> _Source passage_
People's Democracy

(Weekly Organ of the Communist Party of India (Marxist)

Vol. XXVI

No. 44

November 10,2002


COMRADE PRANKRISHNA CHAKRAVARTY (1910-2002)

B Prasant

 LEGENDARY leader of the refugee movement in Bengal and a leading organiser of the CPI(M), comrade Prankrishna Chakravarty passed away in Kolkata late in the evening of October 21.  He had been ill for some time. 

 The Red Flag flew at half-mast at the Muzaffar Ahmad Bhavan and Ganashakti Bhavan from six in the morning to five in the afternoon of October 22 as a mark of respect to the departed leader. Comrade Chakravarty leaves behind his wife and his three daughters.

 Expressing his deep sorrow at the demise of comrade Prankrishna Chakravarty, Polit Bureau member of the CPI(M), Jyoti Basu recalled his lengthy association with the departed stalwart of the refugee movement.  He urged upon the present generation of the activists of the democratic movement to draw inspiration from the life and legacy of comrade Prankrishna Chakravarty.

 State secretary of the CPI(M), Anil Biswas described comrade Prankrishna Chakravarty as an astute organiser and a lively person.  Bengal chief minister, Buddhadeb Bhattacharjee said that he had learnt from comrade Prankrishna Chakravarty a great many lessons in the task of conducting a political life.

 Born in Rudragarh in the Faridpur district of what is now Bangladesh, comrade Prankrishna Chakravarty became associated with the banned revolutionary organisation Anushilan Samity and it was this association that later forced him terminate his medical education prematurely because of police harassment.

> _Parts of the exercise_
A - According to the obituary of Prankrishna Chakravarty, why did he have to end his medical education early?
B - Retype the Prankrishna Chakravarty obituary word for word, everything from "Expressing his deep" down to "comrade Prankrishna Chakravarty.".
C - Extend the obituary of Prankrishna Chakravarty by a few paragraphs, picking up after its final sentence.
The data that comes next is separate material unrelated to the obituary.

> _Supplied material_
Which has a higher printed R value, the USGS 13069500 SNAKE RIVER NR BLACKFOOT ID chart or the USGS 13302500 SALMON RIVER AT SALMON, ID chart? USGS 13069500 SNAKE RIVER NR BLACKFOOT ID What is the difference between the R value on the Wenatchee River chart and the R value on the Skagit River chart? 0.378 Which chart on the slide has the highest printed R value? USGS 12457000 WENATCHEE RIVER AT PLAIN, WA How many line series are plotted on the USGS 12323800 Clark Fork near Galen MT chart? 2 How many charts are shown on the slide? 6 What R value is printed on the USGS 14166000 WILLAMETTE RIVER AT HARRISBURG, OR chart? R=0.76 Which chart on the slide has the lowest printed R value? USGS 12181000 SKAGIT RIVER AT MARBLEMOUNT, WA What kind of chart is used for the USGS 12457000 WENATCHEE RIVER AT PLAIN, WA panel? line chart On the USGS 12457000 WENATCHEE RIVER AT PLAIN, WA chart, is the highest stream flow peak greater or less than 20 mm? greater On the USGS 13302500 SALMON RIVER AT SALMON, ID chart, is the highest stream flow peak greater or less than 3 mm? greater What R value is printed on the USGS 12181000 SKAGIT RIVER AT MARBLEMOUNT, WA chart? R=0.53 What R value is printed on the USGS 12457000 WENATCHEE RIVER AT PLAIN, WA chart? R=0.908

> _Replies_
A - Police harassment stemming from his association with the banned Anushilan Samity forced him to end it.

B -
Expressing his deep sorrow at the demise of comrade Prankrishna Chakravarty, Polit Bureau member of the CPI(M), Jyoti Basu recalled his lengthy association with the departed stalwart of the refugee movement.  He urged upon the present generation of the activists of the democratic movement to draw inspiration from the life and legacy of comrade Prankrishna Chakravarty.

C -
 While operating underground, comrade Chakravarty was apprehended by the British Police in 1932. In a typically brave response, comrade Chakravarty promptly jumped down from a moving train to escape while being taken to Calcutta from Jalpaiguri under heavy armed escort.  Later, he was recaptured and sentenced to death; subsequently the Calcutta High Court commuted the sentence into life imprisonment and comrade Chakravarty was sent to the Andaman Islands, and later to the Dacca central jail.

 Released in 1946, comrade Prankrishna Chakravarty chose to join the Communist Party soon after, having been inspired to do so while in jail by such communist leaders as Dr Narayan Roy and Niranjan Sengupta.  He joined the CPI(M) when the Communist Party split in 1964.

 A legend of the movement for the rehabilitation of the uprooted people of erstwhile East Pakistan, comrade Prankrishna Chakravarty helped build up the UCRC as by far the biggest organisation of refugees in Bengal. Comrade Chakravarty would stay with the refugee families and they loved and honoured him.  He brought a measure of hope to the refugees at a time when the Congress-run state government had made the displaced persons face inhuman condition in the so-called “refugee camps.”

 The morning of October 22 saw comrade Prankrishna Chakravarty’s last remains brought to the Muzaffar Ahmad Bhavan where the state leadership of the CPI(M) paid their homage.  The cortège then moved to the office of the UCRC en route to the Nimtola crematorium.